# [EXERCISE REQUIREMENTS]
Add -67 to every number in the answers, which are a distance in centimeters and point coordinates, and write out all the material from the line with "As depicted in" through the end of the material, keeping every line and not only the answers.

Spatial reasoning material
[start]

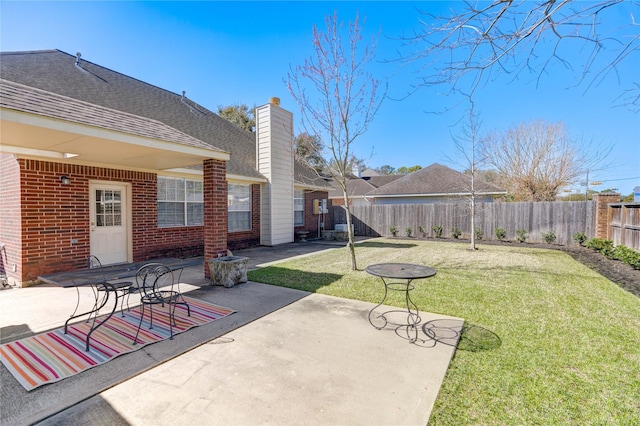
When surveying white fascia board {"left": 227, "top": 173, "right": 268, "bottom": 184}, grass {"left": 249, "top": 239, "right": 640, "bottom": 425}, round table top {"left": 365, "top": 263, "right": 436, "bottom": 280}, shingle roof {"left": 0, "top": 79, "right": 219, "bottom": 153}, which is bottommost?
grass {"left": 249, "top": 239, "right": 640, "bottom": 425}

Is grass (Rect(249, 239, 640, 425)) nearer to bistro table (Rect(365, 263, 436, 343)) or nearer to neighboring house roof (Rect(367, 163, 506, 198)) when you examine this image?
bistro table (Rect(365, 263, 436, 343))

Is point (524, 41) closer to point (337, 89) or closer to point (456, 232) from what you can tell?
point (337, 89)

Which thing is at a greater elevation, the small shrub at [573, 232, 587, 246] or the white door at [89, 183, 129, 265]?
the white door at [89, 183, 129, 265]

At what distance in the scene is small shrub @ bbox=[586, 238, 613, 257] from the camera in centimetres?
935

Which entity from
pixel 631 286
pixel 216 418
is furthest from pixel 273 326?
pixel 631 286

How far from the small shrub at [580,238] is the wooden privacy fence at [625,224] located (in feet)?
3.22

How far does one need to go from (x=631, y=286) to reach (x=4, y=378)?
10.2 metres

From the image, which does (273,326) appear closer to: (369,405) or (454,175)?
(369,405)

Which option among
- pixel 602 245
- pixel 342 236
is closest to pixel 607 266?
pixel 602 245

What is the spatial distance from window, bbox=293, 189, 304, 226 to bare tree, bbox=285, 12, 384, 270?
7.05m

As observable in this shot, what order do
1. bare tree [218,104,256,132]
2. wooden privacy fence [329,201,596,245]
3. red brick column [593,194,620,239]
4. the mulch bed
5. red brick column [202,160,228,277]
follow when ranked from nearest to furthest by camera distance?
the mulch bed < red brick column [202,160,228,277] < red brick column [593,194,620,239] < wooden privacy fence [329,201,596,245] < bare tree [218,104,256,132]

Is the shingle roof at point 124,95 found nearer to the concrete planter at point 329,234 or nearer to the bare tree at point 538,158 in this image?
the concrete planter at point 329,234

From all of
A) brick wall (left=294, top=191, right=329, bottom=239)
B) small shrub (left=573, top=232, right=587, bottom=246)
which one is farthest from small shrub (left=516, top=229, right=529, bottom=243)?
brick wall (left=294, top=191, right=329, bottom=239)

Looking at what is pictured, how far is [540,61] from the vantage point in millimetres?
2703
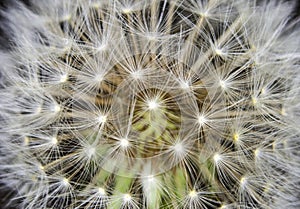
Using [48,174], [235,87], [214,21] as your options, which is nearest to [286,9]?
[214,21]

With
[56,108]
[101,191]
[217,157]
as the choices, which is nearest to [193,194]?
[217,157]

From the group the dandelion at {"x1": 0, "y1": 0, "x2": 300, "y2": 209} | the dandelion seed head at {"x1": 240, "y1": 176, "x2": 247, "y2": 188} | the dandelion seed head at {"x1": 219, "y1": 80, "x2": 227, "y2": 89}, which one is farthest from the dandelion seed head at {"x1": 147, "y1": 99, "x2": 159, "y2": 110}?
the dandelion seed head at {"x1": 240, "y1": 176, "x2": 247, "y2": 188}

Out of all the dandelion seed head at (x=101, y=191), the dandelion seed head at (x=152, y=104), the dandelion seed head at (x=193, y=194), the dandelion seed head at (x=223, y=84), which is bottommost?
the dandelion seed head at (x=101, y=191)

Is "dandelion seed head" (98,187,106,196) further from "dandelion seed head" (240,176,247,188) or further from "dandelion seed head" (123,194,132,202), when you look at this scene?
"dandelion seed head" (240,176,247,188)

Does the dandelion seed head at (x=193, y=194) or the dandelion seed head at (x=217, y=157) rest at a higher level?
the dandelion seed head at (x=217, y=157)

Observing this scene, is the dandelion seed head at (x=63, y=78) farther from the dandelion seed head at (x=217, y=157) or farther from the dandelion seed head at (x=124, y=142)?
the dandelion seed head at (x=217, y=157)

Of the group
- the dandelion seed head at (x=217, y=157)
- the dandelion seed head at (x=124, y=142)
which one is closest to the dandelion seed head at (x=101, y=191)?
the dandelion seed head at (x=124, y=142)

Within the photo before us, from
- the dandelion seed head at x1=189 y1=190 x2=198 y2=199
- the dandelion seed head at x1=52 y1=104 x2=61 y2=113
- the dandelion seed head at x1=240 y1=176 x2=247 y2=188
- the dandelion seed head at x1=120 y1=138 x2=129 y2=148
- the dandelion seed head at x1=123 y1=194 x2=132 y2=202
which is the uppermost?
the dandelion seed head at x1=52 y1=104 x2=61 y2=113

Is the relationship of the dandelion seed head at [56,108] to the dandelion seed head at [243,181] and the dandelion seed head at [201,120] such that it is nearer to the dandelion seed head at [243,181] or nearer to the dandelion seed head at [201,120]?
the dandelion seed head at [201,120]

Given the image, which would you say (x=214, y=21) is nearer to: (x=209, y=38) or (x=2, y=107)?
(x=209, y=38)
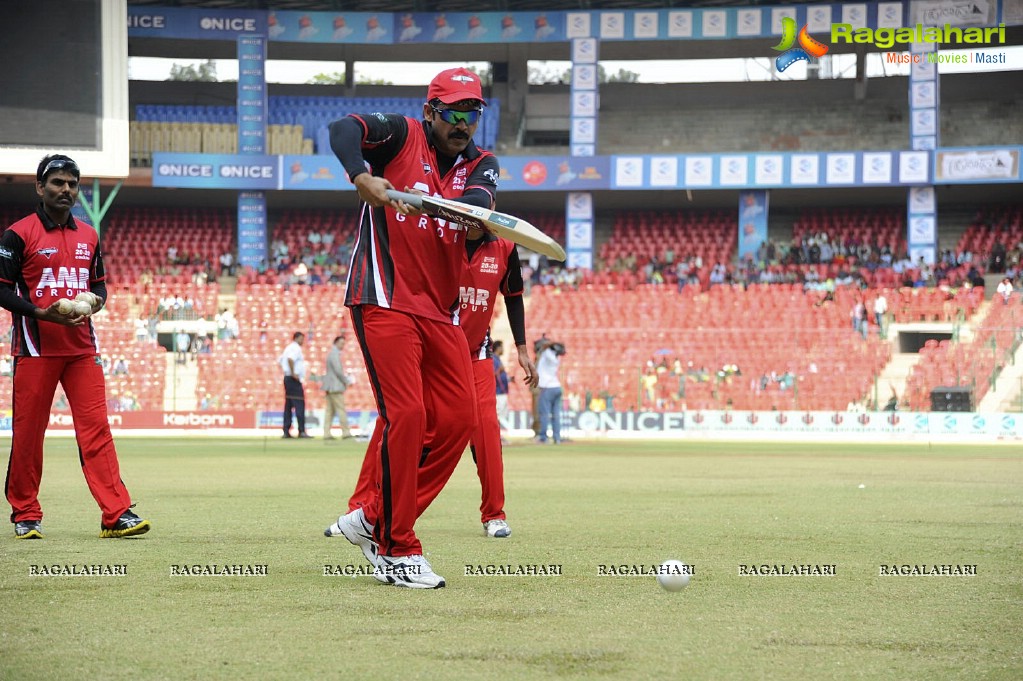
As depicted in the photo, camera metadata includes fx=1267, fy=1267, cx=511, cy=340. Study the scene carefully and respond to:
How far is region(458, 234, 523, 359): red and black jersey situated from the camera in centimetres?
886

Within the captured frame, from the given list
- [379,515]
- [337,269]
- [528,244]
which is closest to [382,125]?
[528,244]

[end]

# [FULL ANSWER]
As depicted in the photo, camera metadata includes fx=1267, fy=1267, cx=511, cy=340. Study the scene carefully and respond to:
How far is region(458, 234, 523, 359): red and black jersey situated from the camera in centimetres?
819

Within the captured frame, from the given list
- [379,515]
- [337,269]
- [528,244]
which is closest to [382,125]?
[461,177]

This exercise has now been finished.